Q: Dear SaaStr: How Do I Compete with a Company that has Unlimited Capital — and I Don’t?
First, does your highly-funded competitor have a dominant brand yet? If not, it may not matter. There is no “winner” yet. The #1 brand trumps capital.
But if they have the strongest brand and you aren’t even at scale yet … yes, it can be tough. They’ve started to reach escape velocity, and you haven’t. Even “worse”, don’t get the math wrong on who is growing faster. If your big competitor is at $50m ARR growing 70%, and you’re at $5 growing 150%, you aren’t really growing faster. Why not? Because they are adding $37m in new bookings a year, while you’re adding just $7.5m. That means they are adding share vs you.
Still, SaaS and Cloud are much bigger today. Today, every category can have multiple vendors doing $100m+ in ARR.
You have 4-5 related choices if you have a large, direct competitor at scale.
All can work well:
- Be cheaper. As a space evolves, the leader generally gets more expensive. This almost always leaves room at the bottom. Salesforce is $200/month now for the edition you’ll likely use. That leaves a lot of money for a $20/month product. Cheaper alone doesn’t usually win in SaaS — software is rarely a commodity. But there are times it can help you break out once you already have something. See, e.g. HubSpot CRM or Pipedrive.
- Have the best and most flexible API. If the market leaders aren’t API-focused, you can be. Make it 10x easier (and potentially cheaper) for them to integrate your service. This isn’t always a large enough market on its own. But when it is, it can move the needle.
- Be more expensive (by that I mean, really, More Enterprise). The leader sometimes isn’t the most upmarket. That also leaves room at the top. If your competitor is $500/month. Can you build a $5000/mo version that is more “enterprise-grade?” This can work well if you have the right enterprise DNA — and your bigger competitor doesn’t. If you don’t have this DNA though, it’s really, really hard to pull off.
- Be #1 in a vertical. Gorgias isn’t as big as Zendesk, for example. But it is the #1 contact center for Shopify. It’s bigger there, in e-commerce. See how they got their first 1,000 customers below. Many folks took off by doing something like this in ecommerce, or insurtech, or many other key verticals.

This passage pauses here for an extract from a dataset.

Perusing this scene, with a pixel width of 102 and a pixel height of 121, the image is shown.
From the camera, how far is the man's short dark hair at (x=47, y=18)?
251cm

Klaviyo similarly became a $10B ecommerce-focused Mailchimp competitor. Veeva did this originally in CRM for Pharma. Pick a vertical to win in, and build the specific features that vertical needs. You can often carve out a large niche that more horizontally-focused folks miss.
- Focus on a part of the market too small for the big guys. At least for now. Any BigCo at say $1B in ARR just can’t focus on any segment of the market not worth $100m ARR a year. Not really. 10% is roughly the threshold for materiality. So focus on a segment of the market that is still sizeable, but too small to really be of interest to your Bigger Competitor.
- Be 2–10x better — at just one important thing. (The rest of stuff, for now, you can be merely OK at). You don’t have to achieve parity with your Ultrafunded Competitor in everything. But if you have one important thing they don’t — a critical integration, localization, an important mobile app, a special dashboard, who knows — that the customers will pay for … you can still win those deals.
Fighting parity, with a hyper-funded start-up, is frustrating.
(note: an updated SaaStr Classic answer).